With the expansion of the capital gap, if there is no new capital injection, it will easily lead to the break of the capital chain in the later period. Tang is a very typical case.
5. Risk control ability
Loans are easy to collect, and risk control capability is one of the core capabilities of a platform for healthy and sustainable operation.
The poor risk control ability of some platforms makes the bad debt rate higher than the platform's affordability, which will lead to unsustainable operation in the long run.
For example, a car loan platform issued a total of nearly 654.38 billion yuan in vehicle loans, of which 70 million were defrauded by gangs and finally ended in cash withdrawal.
Generally speaking, if the risk control department of an online lending platform is not doing well, it will be a matter of time before something goes wrong.
6. Risk of extortion
For online loans, many people can't conduct field visits, and all the information they know is obtained through online channels.
To this end, some extortion gangs in the market deliberately discredit the platform, with the aim of extorting the benefits such as "post deletion fee" of the platform. If the disposal is not timely or appropriate, it may have a great impact on the operation.
7. Risk of self-financing
Due to various factors, the average profit rate of most online lending platforms is low.
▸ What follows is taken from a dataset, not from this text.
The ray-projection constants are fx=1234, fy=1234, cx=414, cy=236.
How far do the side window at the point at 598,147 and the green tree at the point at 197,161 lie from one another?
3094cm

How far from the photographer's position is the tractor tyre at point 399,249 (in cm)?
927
However, due to the huge capital flow of the online lending platform, some actual controllers of the platform misappropriated funds for the operation of related projects.
Because most self-financing projects need relatively large funds, and the funds are relatively concentrated. If there are problems with related projects or funds are tight, it is easy to have payment problems.
Typical today's gold loans, grassroots, etc. , all invested in related real estate projects, and there was a redemption crisis in the later period.
In addition, the actual controllers of some platforms set up platforms or shared platforms for the purpose of transferring funds to related projects, which can easily lead to redemption crisis.
The risk of self-financing belongs to the moral hazard of the actual controller of the platform, which is difficult for ordinary investors to detect. However, professionals can find clues by analyzing their bids.
In short, although the online lending platform will face various risks, if the company's senior management team is experienced and has a stable business model, it will have a strong ability to resist risks.
Under the current market background, the rookie financial risk control team suggested that investors should establish the principle of not only redemption but also taking risks when investing in P2P online lending platform, and give priority to products with small scattered assets, matching funds and asset maturities.
In the choice of time limit, it is still recommended to invest in short-term projects to improve their own liquidity. For investors who hold money and wait and see, they can gradually enter the market in small quantities, and set a stop-loss line and a limit on the proportion of funds.